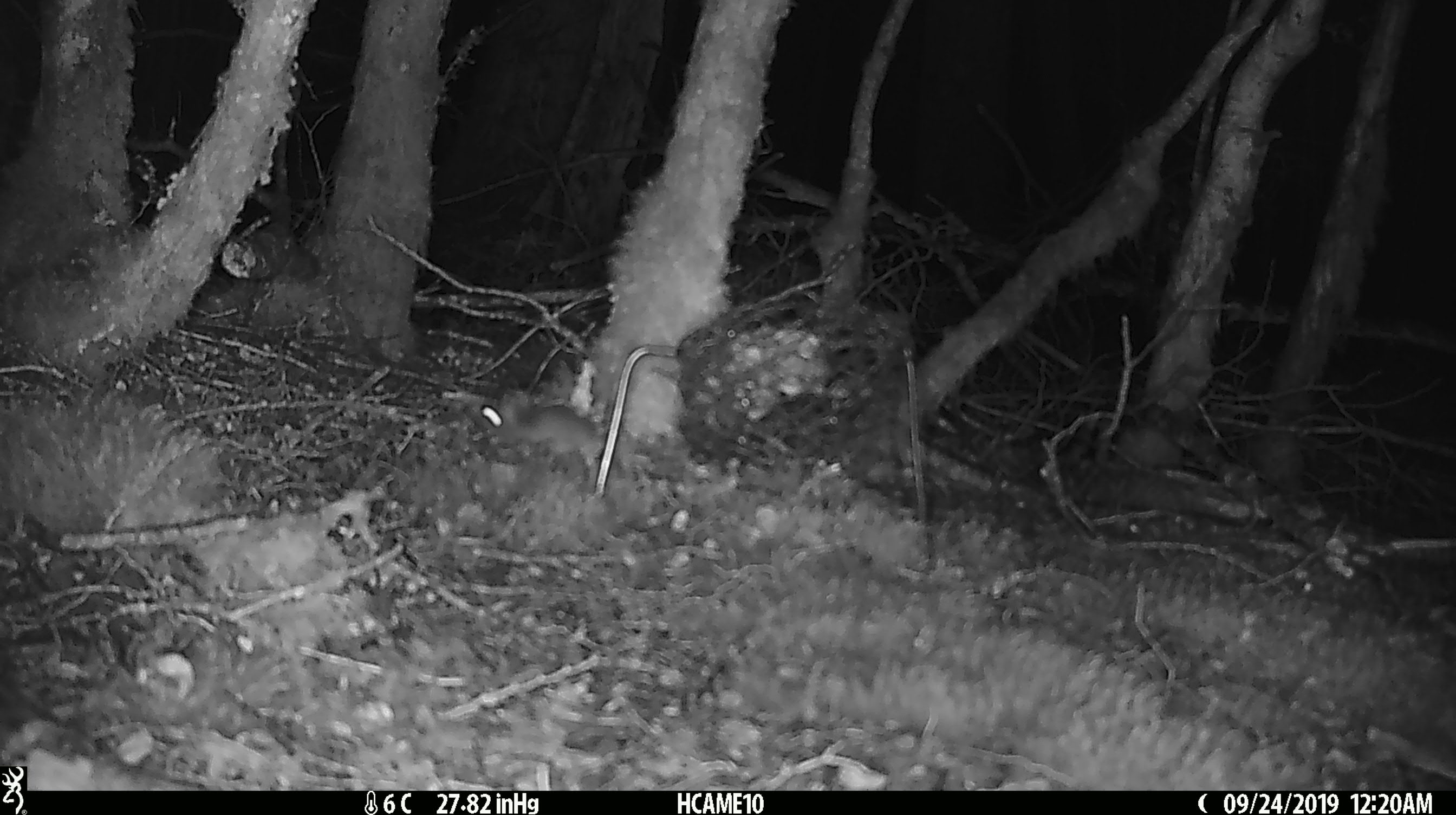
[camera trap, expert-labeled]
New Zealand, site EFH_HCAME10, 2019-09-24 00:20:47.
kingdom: Animalia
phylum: Chordata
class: Mammalia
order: Rodentia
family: Muridae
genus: Mus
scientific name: Mus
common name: mouse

Assignment: Would you please retype all the data exactly? Leave out whatever pictures it holds.

Result below:
[camera trap, expert-labeled]
New Zealand, site EFH_HCAME10, 2019-09-24 00:20:47.
kingdom: Animalia
phylum: Chordata
class: Mammalia
order: Rodentia
family: Muridae
genus: Mus
scientific name: Mus
common name: mouse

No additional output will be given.